Y yo estoy en el sitio equivocado. Desde el aeropuerto de Viena resulta difícil digerir la mala nueva. ¿Será más fácil desde cualquier otro lugar en el mundo? Con la batería justa para una llamada rápida, porque ni siquiera tengo a mano el cargador. No sé qué hacer. Nunca pensé que me vería en una situación parecida. Hasta que te toca; siempre me impresionó esta frase. Una llamada. ¿A quién? No dudo, a mis padres. Para despedirnos antes de viajar con compañías aéreas distintas a un mismo destino. Vuelos diferentes que conducen a un lugar común. Siempre los mismos lugares comunes. Observo a las personas, logrando integrar sus anómalos comportamientos con la finalidad de entender qué está pasando. Por alguna extraña razón nadie habla. Todos piensan. Algunos ya han empezado a llorar, quién sabe por qué o por quiénes. Malditos lugares comunes. Yo ni siquiera sé qué coño estoy pensando. Repaso mi vida desde que tengo uso de razón. No es una sucesión de acontecimientos vitales como cabría esperar, sino una mezcolanza de risas, abrazos, besos, lágrimas, momentos… Sentimientos evocados. Y no pienso en ninguno de vosotros porque pienso en todos. Quizá en conjunto seáis mi compañero ideal. La inteligencia, la bondad, la comicidad, la ternura, la pasión, la entrega total, la madurez… Demasiadas virtudes para un hombre real. Te mando un mensaje: por lo que nos hemos querido. Me entristece pensar en pasado. Una parte especial de mi vida. Nunca más estaremos juntos. No quiero estar triste así que mi mente corre hasta encontrarte; nos quedamos con las ganas, pero cuántas ganas… Perdimos un órdago a grande con cuatro reyes, mala suerte no ser mano. Maldito sudor de manos. De ti no necesito despedirme. Sé que las dos nos hemos pensado y con eso es suficiente, qué amistad más maravillosa. Los demás, más lejos. Empiezo a pensar en quienes pensarán en mi. Habrá tantos a los que yo ni siquiera les haya dedicado un instante en este apresurado recuerdo… Es increíble que la comunicación humana se haya empobrecido tanto en la era de las comunicaciones.

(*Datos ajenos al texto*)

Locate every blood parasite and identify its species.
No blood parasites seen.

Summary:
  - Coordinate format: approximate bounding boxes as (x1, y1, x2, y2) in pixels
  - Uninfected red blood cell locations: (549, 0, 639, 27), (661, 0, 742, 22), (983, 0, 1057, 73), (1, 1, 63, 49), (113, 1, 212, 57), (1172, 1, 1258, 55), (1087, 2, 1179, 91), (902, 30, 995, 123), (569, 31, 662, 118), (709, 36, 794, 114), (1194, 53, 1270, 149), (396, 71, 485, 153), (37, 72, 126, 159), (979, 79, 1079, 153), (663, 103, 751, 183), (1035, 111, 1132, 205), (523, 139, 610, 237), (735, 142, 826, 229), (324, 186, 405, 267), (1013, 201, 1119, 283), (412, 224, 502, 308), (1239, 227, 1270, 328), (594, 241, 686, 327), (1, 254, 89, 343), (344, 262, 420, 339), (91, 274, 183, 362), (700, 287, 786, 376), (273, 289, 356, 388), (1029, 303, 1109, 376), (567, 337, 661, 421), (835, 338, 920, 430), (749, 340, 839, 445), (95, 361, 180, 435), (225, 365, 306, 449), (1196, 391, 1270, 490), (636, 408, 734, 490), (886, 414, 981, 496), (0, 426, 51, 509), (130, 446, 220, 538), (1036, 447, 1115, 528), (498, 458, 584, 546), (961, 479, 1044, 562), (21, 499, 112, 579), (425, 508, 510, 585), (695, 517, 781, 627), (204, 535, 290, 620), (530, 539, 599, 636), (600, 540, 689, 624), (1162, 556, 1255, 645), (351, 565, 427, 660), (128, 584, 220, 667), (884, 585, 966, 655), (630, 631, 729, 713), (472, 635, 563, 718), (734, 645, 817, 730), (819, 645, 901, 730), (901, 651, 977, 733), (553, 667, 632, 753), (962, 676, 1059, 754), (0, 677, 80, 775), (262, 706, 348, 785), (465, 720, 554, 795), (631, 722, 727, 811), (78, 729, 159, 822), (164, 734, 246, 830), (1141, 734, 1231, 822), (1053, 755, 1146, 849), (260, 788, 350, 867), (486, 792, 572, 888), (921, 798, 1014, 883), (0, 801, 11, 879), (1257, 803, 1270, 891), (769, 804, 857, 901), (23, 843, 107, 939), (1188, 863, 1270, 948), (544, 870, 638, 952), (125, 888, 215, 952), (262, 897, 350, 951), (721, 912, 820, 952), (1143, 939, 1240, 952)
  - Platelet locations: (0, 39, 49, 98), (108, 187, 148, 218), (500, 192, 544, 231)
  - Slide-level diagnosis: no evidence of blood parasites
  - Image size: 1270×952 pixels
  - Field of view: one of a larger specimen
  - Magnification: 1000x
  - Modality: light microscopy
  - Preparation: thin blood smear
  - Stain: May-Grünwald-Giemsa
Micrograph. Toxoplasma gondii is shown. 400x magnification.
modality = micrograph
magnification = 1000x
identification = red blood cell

Por fin se cumple la utopía comunista. Todos iguales, hombres y mujeres, pobres y ricos, sabios, ignorantes… Todos abocados a la muerte en algo menos de once horas. Once horas. ¿Qué sentido tiene hablar de once horas cuando éstas son las últimas once? Invento una nueva medida del tiempo: quedan dos ratos. El primero lo utilizaré para cubrir una serie de necesidades básicas: no quiero morir con el estómago vacío y el colon lleno. Me pongo a cantar: cómo me ha gustado siempre cantar, sólo para mí. Cuántos ratos he pasado sola. Escribo este texto, no he dejado de disfrutar escribiendo. Salgo del aeropuerto. No quiero morir dentro de un ataúd. Prefiero sentir el contacto de la tierra en mi espalda y del aire en mi cuerpo. Así tumbada me asalta el pánico. No es miedo, es desesperación e impotencia, es angustia y asfixia, es sentirse morir. El pánico es vencido por una carcajada que nace de él pero lo espanta. ¿Qué sentido tiene morir ahora cuando voy a morir realmente en un rato? Qué certeza más absurda. Pienso y me reprendo por las cosas que he hecho mal. Por los errores cometidos, algunos reincidentes. No quiero morir sintiéndome culpable. No quiero sentir miedo.
Quedan dos minutos. Me empiezo a quitar la ropa. Siento que necesito irme del mundo tal y como llegué a él. Es un instinto animal. Siento que quiero gozar por última vez y acaricio mi cuerpo. Ya no existe la moral, ya no existe la vergüenza. Sólo existo yo. Sola. Tan sola como siempre.
Son los diez últimos segundos. Me envuelve tu paz y tu generosidad. Eres la luz, siempre lo fuiste. Tú me esperas allí. Qué ganas de volver a verte.